UI grad student creates chocolate-covered pretzel business
April 27, 2015
When the savory, rich taste of chocolate is combined with the crisp, saltiness of pretzels, a delectable snack is created for anyone with a sweet tooth or salt craving.
Rebecca Hoke, graduate student in Social Work, is putting a twist on the common snack by starting her own gourmet chocolate-covered pretzel service.
Hoke discovered the idea in December, when her friend found a picture of chocolate-covered pretzels on Pinterest and said she wanted them as favors for her baby shower. This gave Hoke another idea: making them herself.
“In high school, I did a project about cake decorating and pastry making, so I had a little bit of background on working with melted foods,” Hoke said. “I made chocolate-covered pretzels once but had never done anything like this before. I made them for the shower, and they were a huge hit and everyone kept telling me how nice they were and that I could sell them.”
After the baby shower, Hoke hit the ground running. She created a Facebook page to attract more customers and try out new ideas.
In the five months since her start, Hoke has made pretzels for holidays, baby showers and even adorned some of the treats in green for an Unofficial celebration.

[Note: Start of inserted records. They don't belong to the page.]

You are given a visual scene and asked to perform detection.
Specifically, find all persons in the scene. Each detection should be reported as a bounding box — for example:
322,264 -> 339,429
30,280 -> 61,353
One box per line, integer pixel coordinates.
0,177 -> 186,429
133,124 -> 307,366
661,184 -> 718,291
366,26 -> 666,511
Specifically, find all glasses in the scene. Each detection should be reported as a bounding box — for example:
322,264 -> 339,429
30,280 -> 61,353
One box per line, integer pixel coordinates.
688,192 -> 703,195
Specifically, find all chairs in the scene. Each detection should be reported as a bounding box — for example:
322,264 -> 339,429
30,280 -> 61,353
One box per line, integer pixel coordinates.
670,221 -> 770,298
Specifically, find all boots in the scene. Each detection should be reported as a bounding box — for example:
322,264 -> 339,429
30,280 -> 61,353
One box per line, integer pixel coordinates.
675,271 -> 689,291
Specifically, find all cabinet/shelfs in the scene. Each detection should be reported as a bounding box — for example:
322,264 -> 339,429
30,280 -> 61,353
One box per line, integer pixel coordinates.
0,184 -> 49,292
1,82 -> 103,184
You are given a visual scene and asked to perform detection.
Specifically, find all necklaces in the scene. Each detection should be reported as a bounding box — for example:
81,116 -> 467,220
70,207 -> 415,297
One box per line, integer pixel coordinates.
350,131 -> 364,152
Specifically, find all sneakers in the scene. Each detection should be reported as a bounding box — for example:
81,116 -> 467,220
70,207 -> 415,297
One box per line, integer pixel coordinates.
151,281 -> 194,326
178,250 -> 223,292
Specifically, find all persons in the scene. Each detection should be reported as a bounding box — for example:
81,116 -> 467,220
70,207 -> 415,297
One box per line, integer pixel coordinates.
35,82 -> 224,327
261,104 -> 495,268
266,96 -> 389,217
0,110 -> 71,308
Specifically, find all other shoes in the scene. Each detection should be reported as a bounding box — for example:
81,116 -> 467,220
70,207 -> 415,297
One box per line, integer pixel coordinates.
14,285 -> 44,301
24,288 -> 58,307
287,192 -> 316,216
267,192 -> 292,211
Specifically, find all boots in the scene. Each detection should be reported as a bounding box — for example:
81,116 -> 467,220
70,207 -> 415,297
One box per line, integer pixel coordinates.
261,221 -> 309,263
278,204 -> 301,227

Hoke’s boyfriend, Jaron Frisina, a parttime Parkland College student, is helping with her pretzel ventures.
“(We) will just sit down for an evening and melt chocolates and do rotations,” Frisina said. “An entire tray probably takes us five or ten minutes, from melting the chocolate to putting them in the fridge.”
Making the pretzels has become a bonding experience for the couple and an activity that they can enjoy and experience together, Frisina said.
“When we make them we don’t go fast, we just take our time. It’s a nice night together,” Frisina said. “We like to do it together because it’s time we get to spend in each other’s company, because each of us are constantly doing other things.”
Pat Becker, a co-worker of Hoke’s at the University, was one of her first clients.
“Someone in our building brought some pretzels to work for everyone to have,” Becker said. “They were delicious, and I decided I wanted to take some to my family party. I knew I could depend on (Hoke) when I needed them.”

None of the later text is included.